Exercise directions => Give the text of the items as a JSON list of strings, one per line with blank lines omitted, starting at the beginning of the items and going through the line containing "damaged vehicle [22, 28, 229, 148]". Leave the pictures out.

Data provided =>

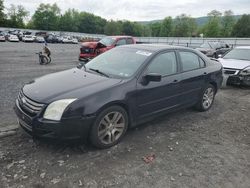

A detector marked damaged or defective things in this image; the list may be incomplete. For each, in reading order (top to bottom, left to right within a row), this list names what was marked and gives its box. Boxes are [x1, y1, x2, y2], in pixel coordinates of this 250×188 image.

damaged car [79, 35, 136, 61]
damaged car [219, 46, 250, 86]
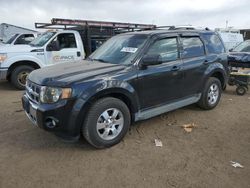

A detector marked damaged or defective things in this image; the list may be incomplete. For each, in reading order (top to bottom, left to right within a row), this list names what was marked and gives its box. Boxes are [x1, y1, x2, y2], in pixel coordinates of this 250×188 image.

damaged vehicle [22, 28, 229, 148]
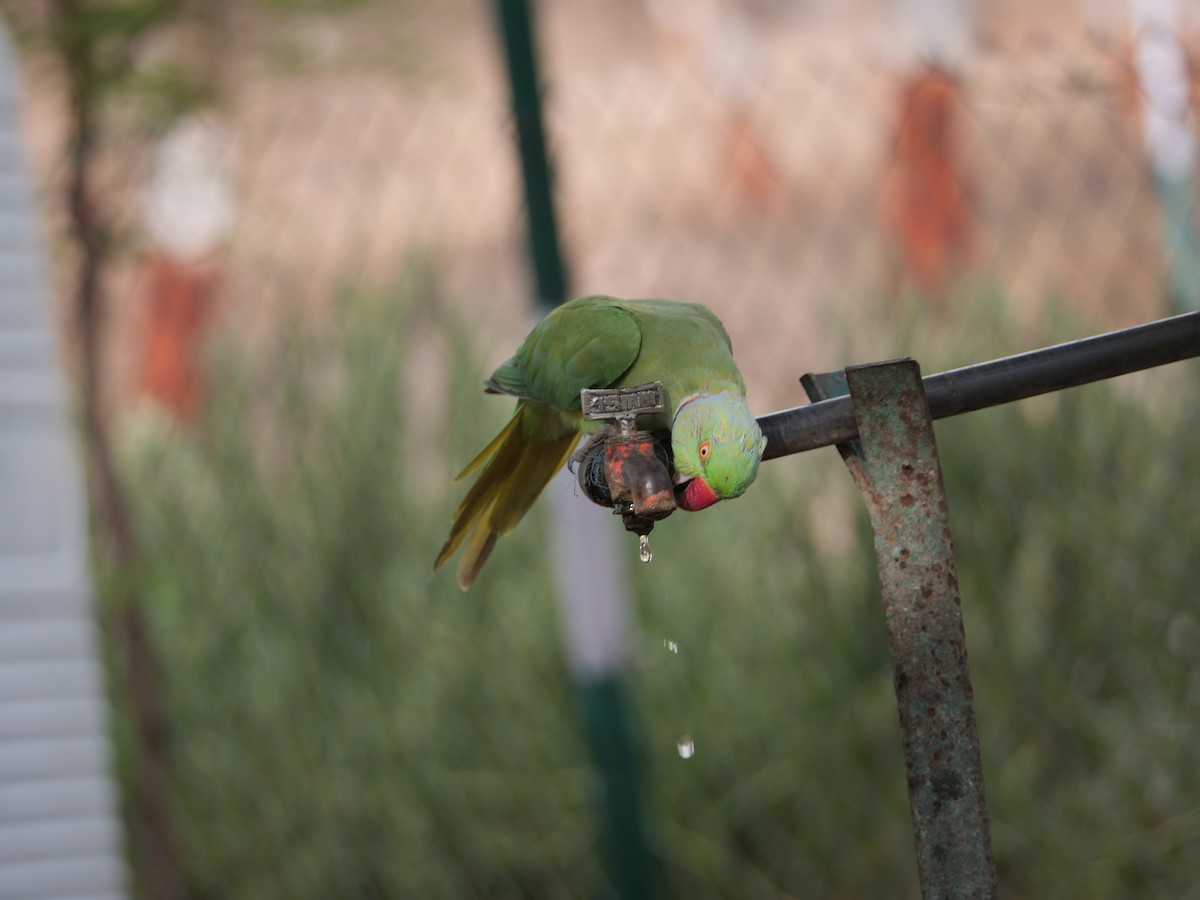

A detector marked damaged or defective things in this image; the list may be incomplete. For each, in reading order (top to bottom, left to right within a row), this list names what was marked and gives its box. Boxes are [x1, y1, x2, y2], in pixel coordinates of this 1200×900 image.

Problem solution =>
[
  "A detector marked damaged or defective things in this image; the list may be incomplete. For each, in reading order (top to bottom, left to right within a row), this list names what was marked and gives its box. Boxes are [x1, y1, x2, y2], in pixel coordinates of this 250×188 image.",
  "damaged car [79, 35, 136, 61]",
  "damaged car [219, 46, 250, 86]",
  "A detector marked damaged or defective things in this image; the list may be incomplete. For each, in reading order (top to bottom, left to right within a row), this list names what was marked and gives its box. Boxes are [x1, y1, x2, y2], in pixel coordinates of this 250×188 image.",
  "damaged vehicle [22, 28, 229, 148]"
]